Cross-validation and data splitting

class GroupKFoldShuffle(n_splits=5, *, shuffle=False, random_state=None)[source]
split(X, y=None, groups=None)[source]

Generate indices to split data into training and test set.

Parameters

Xarray-like of shape (n_samples, n_features)

Training data, where n_samples is the number of samples and n_features is the number of features.

yarray-like of shape (n_samples,), default=None

The target variable for supervised learning problems.

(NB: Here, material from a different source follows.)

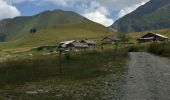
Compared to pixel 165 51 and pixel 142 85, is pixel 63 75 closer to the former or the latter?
pixel 142 85

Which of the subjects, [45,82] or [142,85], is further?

groupsarray-like of shape (n_samples,), default=None

Group labels for the samples used while splitting the dataset into train/test set.

Yields

trainndarray

The training set indices for that split.

testndarray

The testing set indices for that split.

get_scaffold(smi)[source]

Generate the Bemis-Murcko scaffold for a given molecule.

Parameters:

smi (Union[str, Mol]) – A SMILES string or an RDKit molecule object representing the molecule for which to generate the scaffold.

Return type:

str

Returns:

A SMILES string representing the Bemis-Murcko scaffold of the input molecule. If the scaffold cannot be generated, the input SMILES string is returned.

get_random_clusters(smiles_list)[source]

Generate a list of integers from 0 to the length of the input list.

Parameters:

smiles_list (List[str]) – A list of SMILES strings.

Return type:

List[int]

Returns:

A list of integers from 0 to the length of the input list.

get_butina_clusters(smiles_list, cutoff=0.65)[source]

Cluster a list of SMILES strings using the Butina clustering algorithm.

Parameters:
  • smiles_list (List[str]) – List of SMILES strings

  • cutoff (float) – The cutoff value to use for clustering

Return type:

List[int]

Returns:

List of cluster labels corresponding to each SMILES string in the input list.

get_bemis_murcko_clusters(smiles_list)[source]

Cluster a list of SMILES strings based on their Bemis-Murcko scaffolds.

Parameters:

smiles_list (List[str]) – List of SMILES strings

Return type:

ndarray

Returns:

List of cluster labels corresponding to each SMILES string in the input list.

get_kmeans_clusters(smiles_list, n_clusters=10)[source]

Cluster a list of SMILES strings using the KMeans clustering algorithm.

Parameters:
  • smiles_list (List[str]) – List of SMILES strings

  • n_clusters (int) – The number of clusters to use for clustering

Return type:

ndarray

Returns:

Array of cluster labels corresponding to each SMILES string in the input list.

cross_validate(df, model_list, y_col, group_list, n_outer=5, n_inner=5)[source]

Perform cross-validation on a dataset using multiple models and grouping strategies.

Parameters:
  • df (DataFrame) – The input dataframe containing the data.

  • model_list (List[Tuple[str, Callable[[str], object]]]) – A list of tuples where each tuple contains a model name and a callable that returns a model instance.

  • y_col (str) – The name of the target column.

  • group_list (List[Tuple[str, Callable[[Series], Series]]]) – A list of tuples where each tuple contains a group name and a callable that assigns groups based on the SMILES column.

  • n_outer (int) – The number of outer folds for cross-validation. Default is 5.

  • n_inner (int) – The number of inner folds for cross-validation. Default is 5.

Return type:

List[dict]

Returns:

A dataframe containing the metric values for each fold, model, and group.